7. When can death proceeds of community property life insurance payable to someone other than the surviving spouse be includable in the surviving spouse’s gross estate?
If the insured elects to have death proceeds held under an interest or installment option for the insured’s surviving spouse with proceeds remaining at the surviving spouse’s death payable to another, a portion of such remaining proceeds may be includable in the surviving spouse’s gross estate under IRC Section 2036 as a transfer by the surviving spouse of his or her community property interest with life income retained. Such a transfer will be imputed to the surviving spouse if under state law the insured’s death makes the transfer absolute. The amount includable is the value of the surviving spouse’s community half of the remaining proceeds going to the beneficiary of the remainder interest, less the value (at the insured’s death) of the surviving spouse’s income interest in the insured’s community half of the proceeds. In states where the noninsured spouse has a vested interest in the proceeds of community property life insurance (e.g., California and Washington), a gift of the surviving spouse’s community property interest should not be imputed to the surviving spouse unless the surviving spouse has consented to or has acquiesced in the insured’s disposition of the proceeds. But see, Est. of Bothun v. Comm., decided under California law, where an IRC Section 2036 transfer was imputed to the surviving spouse-primary beneficiary when, because the surviving spouse failed to survive a fifteen-day delayed payment clause, proceeds were paid to the contingent beneficiary. The opinion contained no suggestion of any evidence that the noninsured spouse had consented to the delayed payment clause.

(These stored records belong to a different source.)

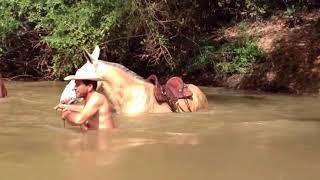 getlinkyoutube.com-Atravessia da tropa no rio turvo - Comitiva AMOG Iporá - Trindade 2013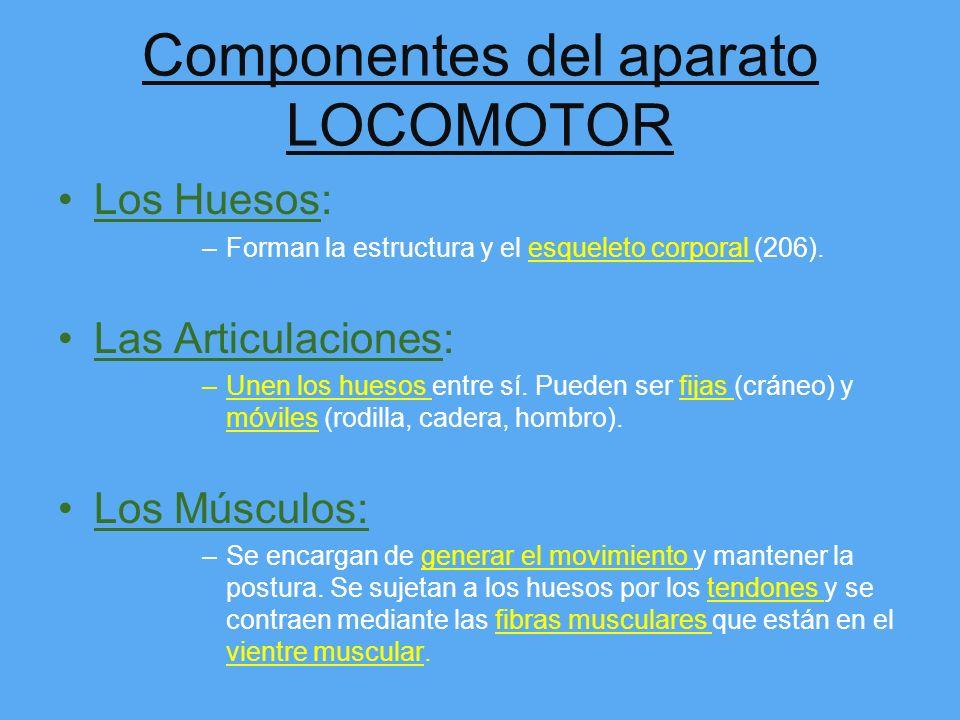 Aparato LOCOMOTOR Su función principal es: –Cuando llegan los nutrientes y el oxígeno a los músculos esos ya son capaces de contraerse y relajarse par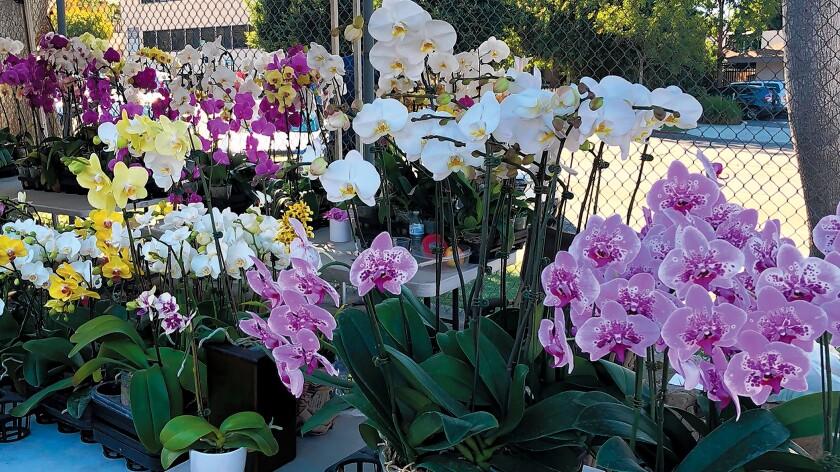 La Jolla Open Aire Market 2019 Flowers Orchids-jpg.jpg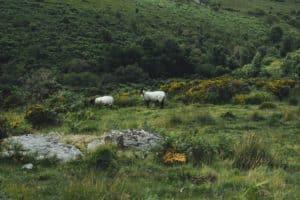 sheep on the moors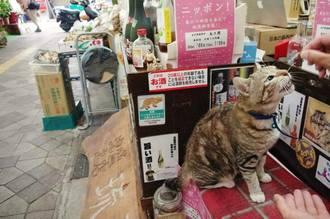 「栄町の看板娘」店先からじっと動かないのは、餌がもらえるかららしい。店主さんより儲けているのは猫?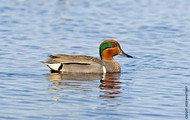 Male Green winged teal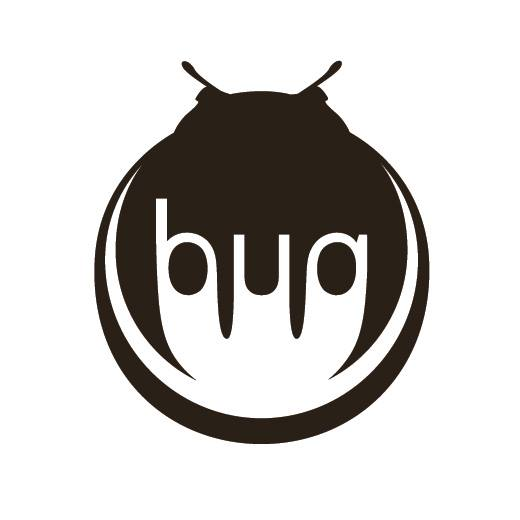 Bug wooden Accessories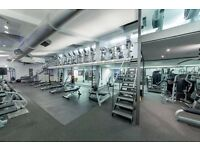 Fitness Advisor for luxury boutique health club in Notting Hill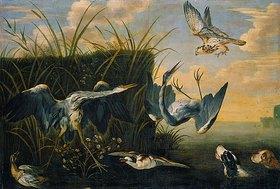Frans Snyders: Ein Falke greift Reiher an(Reiherbeitze)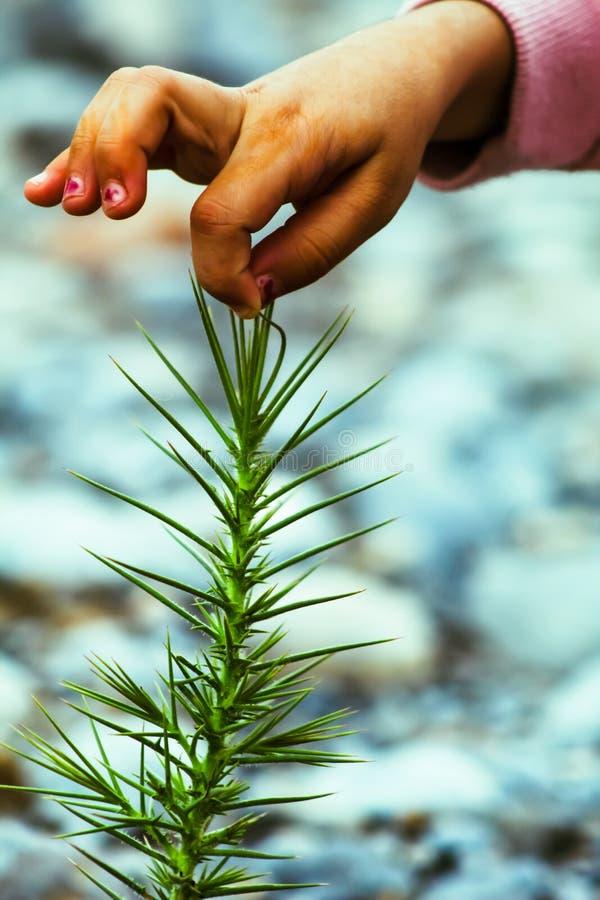 Это опасное растение в дикой природе стоковая фотография rf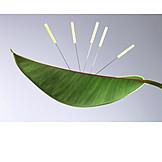 Acupuncture, Acupuncture Needle, Chinese Medicine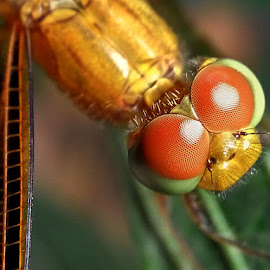 dragonfly facet by Christian Tjen - Animals Insects & Spiders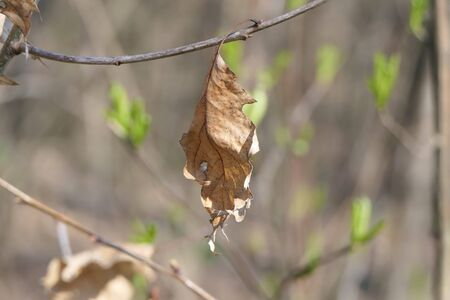Since last year, a yellowed leaf has remained on the branch, and new leaflets are visible in the distance.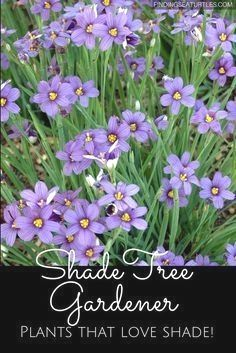 Today, I am going to talk about perennials that will not only thr ..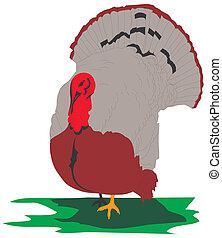 Turkey on a white background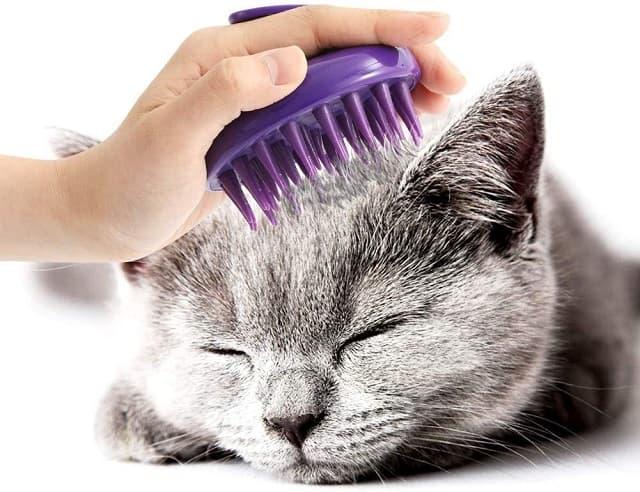 Lược chải lông giúp mèo có bộ lông mềm mượt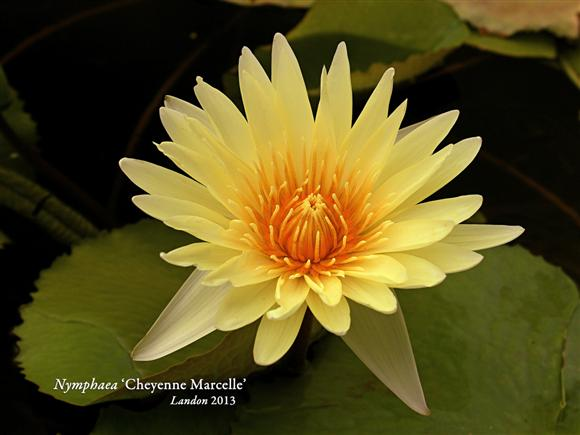 Nymphaea 'Cheyenne Marcelle'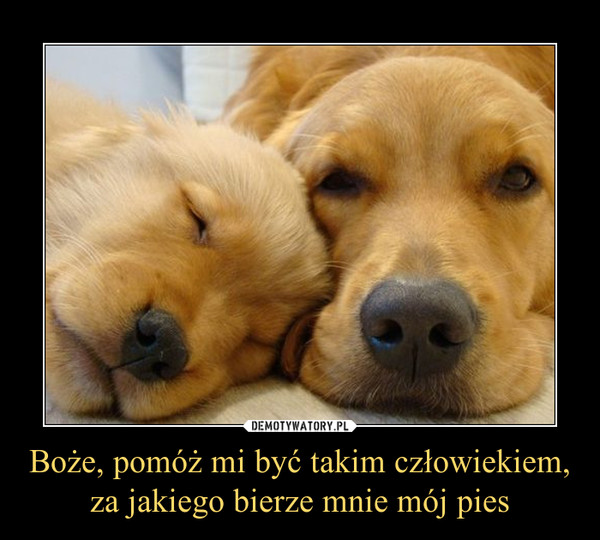 Boże, pomóż mi być takim człowiekiem, za jakiego bierze mnie mój pies –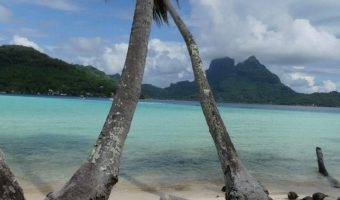 Private Island In Bora Bora , exclusif , Limited Company for sale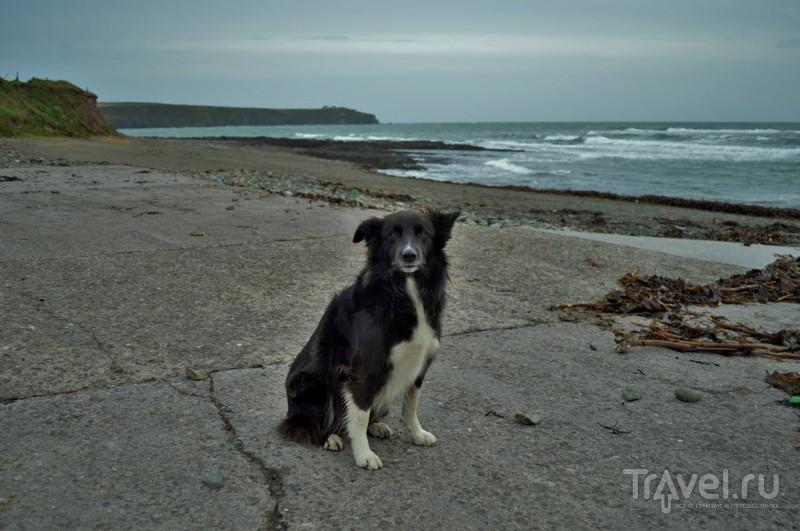 Малоизвестная Ирландщина - две живописные деревни на берегу моря (графство Корк) / Фото из Ирландии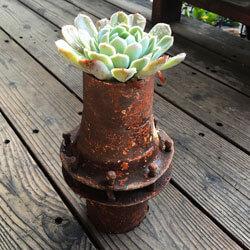 succulents, rustic, wheel well, rusted parts, succulent holder, live succulents, antique tools, living wall art, rustic decor, rustic home decor, rustic house decor, rustic farm decor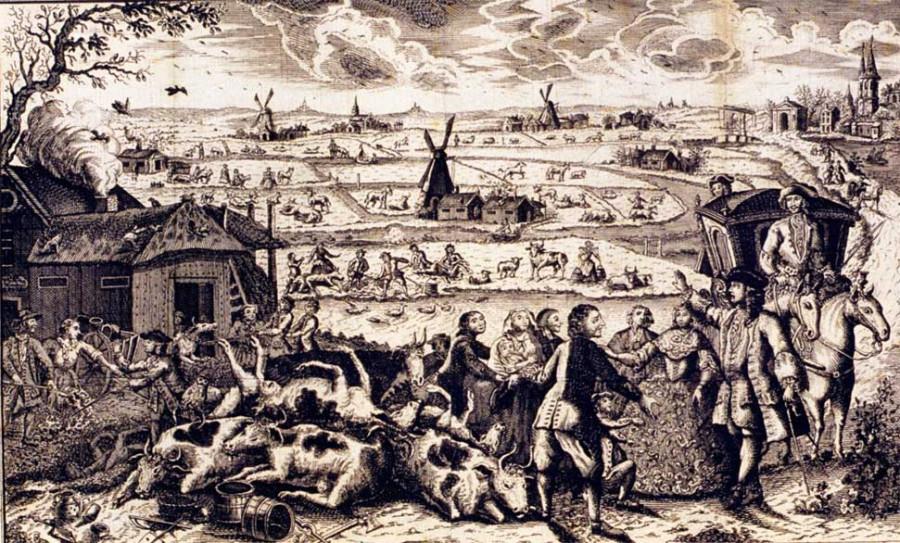 29 Чума крупоного рогатого скота в 18 веке в Нидерландах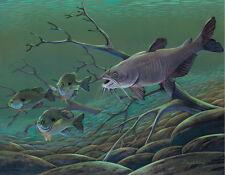 Catfish Print 11 x 14 by Doug Walpus Freshwater Fishing Wildlife Art Gamefish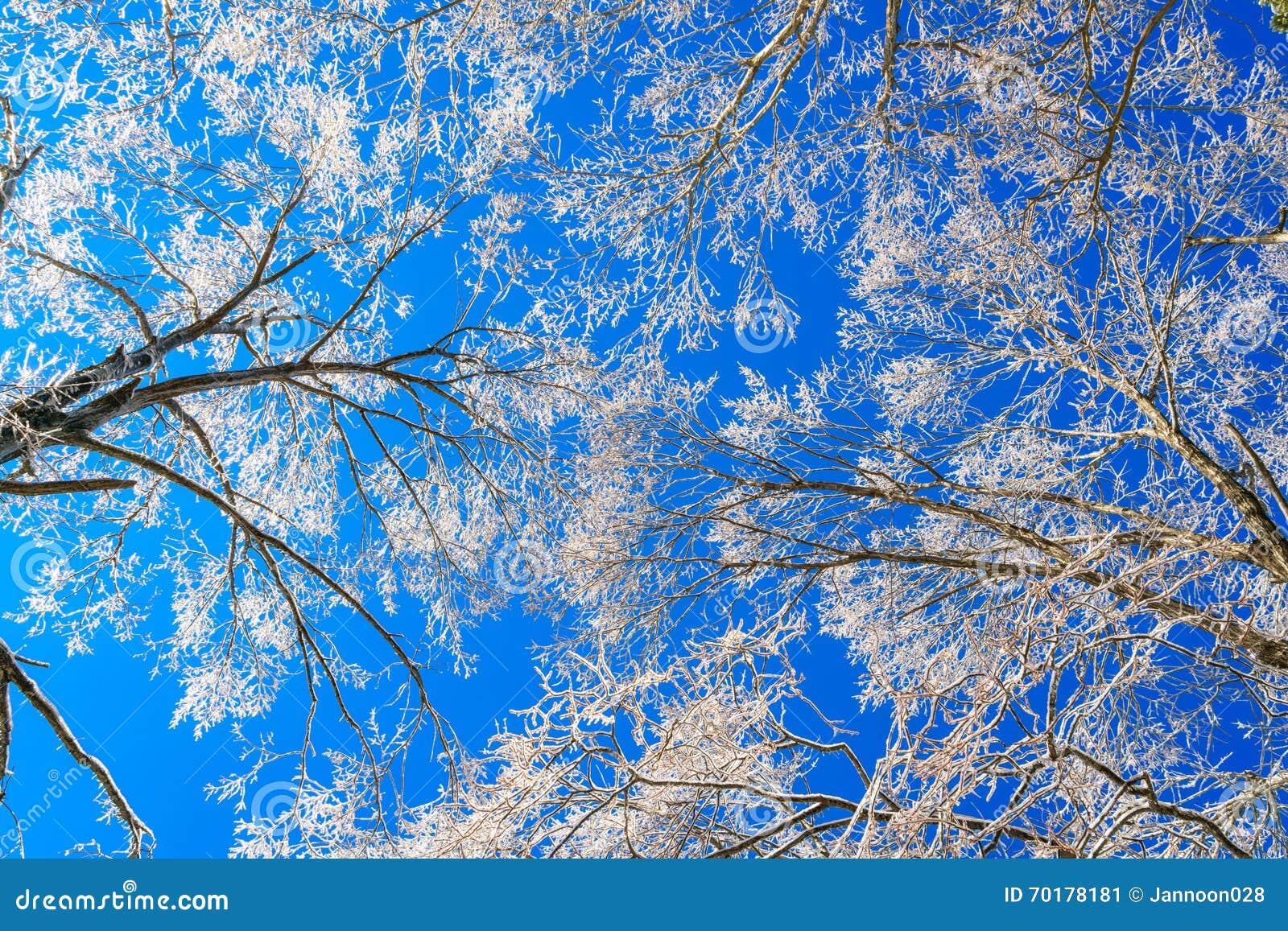 Djupfrysta träd i vinter med blå himmel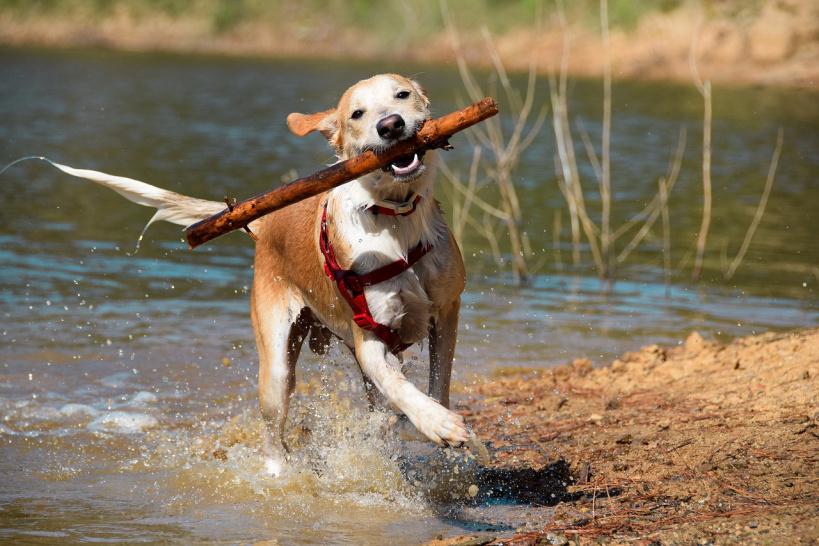 В Подмосковье вступили в силу штрафы за нарушения выгула собак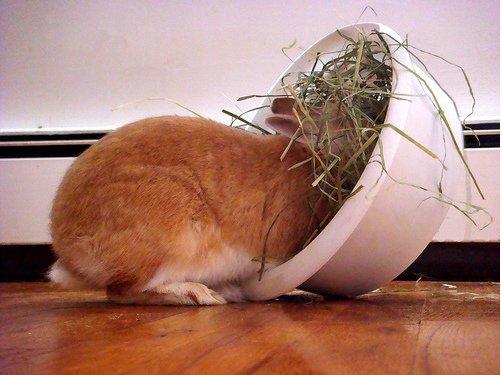 2008, 11-26 Daily Bunny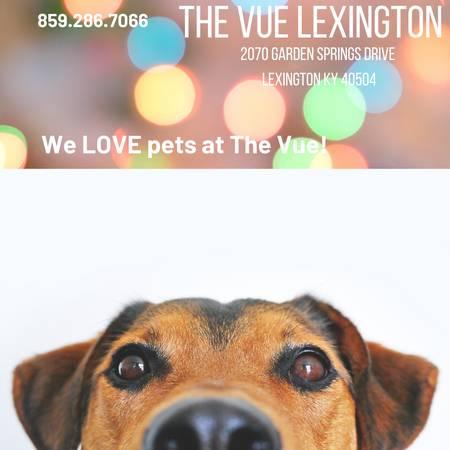 Photo Look  Lease Deals Happening Now  The Vue (Lexington)
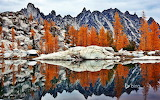 Golden larches and Prusik Peak reflected in Troll Sink Tarn. Upp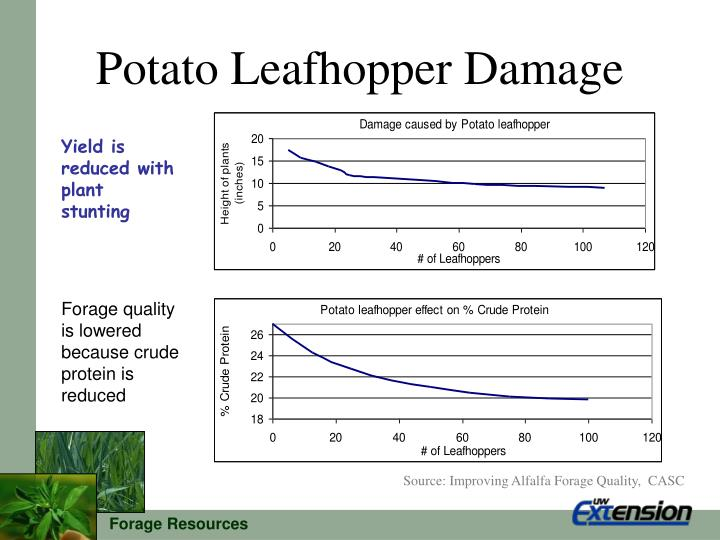 Potato Leafhopper Damage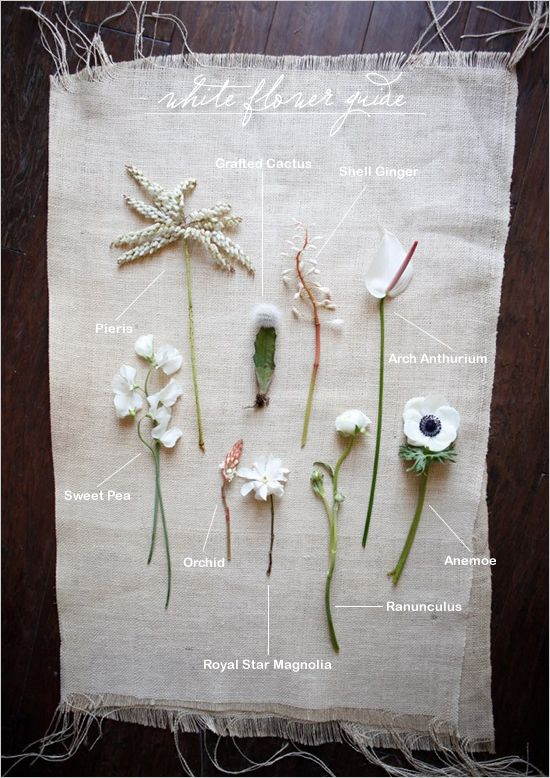 White flower guide #white #flowers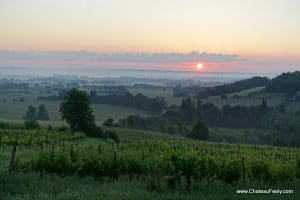 Fireball sun rises around 6am over chateau feely vines
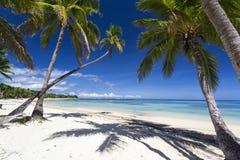 热带天堂 免版税库存图片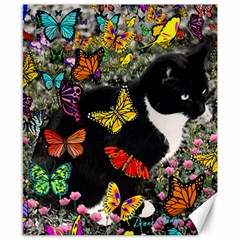 Freckles In Butterflies I, Black White Tux Cat Canvas 8  X 10  by DianeClancy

The IRS has ruled that where community property life insurance is payable to a named beneficiary other than the noninsured spouse, if deaths of the insured and the insured’s spouse occur simultaneously when both possess the power to change the beneficiary in conjunction with the other, one-half of the proceeds is includable in each spouse’s estate without regard to whether local law provides a presumption as to survivorship.
8. How is community property life insurance taxed when the spouse who is not the insured dies first?
One-half of the value of the unmatured policy is includable in the non-insured spouse’s gross estate. The value of the policy is determined under Treasury Regulation Section 20.2031-8. The amount includable in the estate of the surviving insured spouse upon his or her subsequent death is determined by applying state law to the facts presented to ascertain the extent to which the proceeds are treated as community property or as separate property of the insured.
9. What are the estate tax results when a decedent has been receiving payments under an annuity contract?
If a decedent was receiving a straight life annuity, there is no property interest remaining at the decedent’s death to be included in the decedent’s gross estate.
If a contract provides a survivor benefit (as under a refund life annuity, joint and survivor annuity, or installment option), tax results depend on whether the survivor benefit is payable to a decedent’s estate or to a named beneficiary and, if payable to a named beneficiary, on who paid for the contract.
If payable to a decedent’s estate, the value of the post-death payment or payments is includable in the decedent’s gross estate under IRC Section 2033 as a property interest owned by the decedent at the time of his or her death. If payable to a named beneficiary, the provisions of IRC Section 2039(a) and IRC Section 2039(b) generally apply and inclusion in the gross estate is determined by a premium payment test. Thus, if a decedent purchased the contract (after March 3, 1931), the value of the refund or survivor benefit is includable in the decedent’s gross estate.
In the event a decedent furnished only part of the purchase price, the decedent’s gross estate includes only a proportional share of this value.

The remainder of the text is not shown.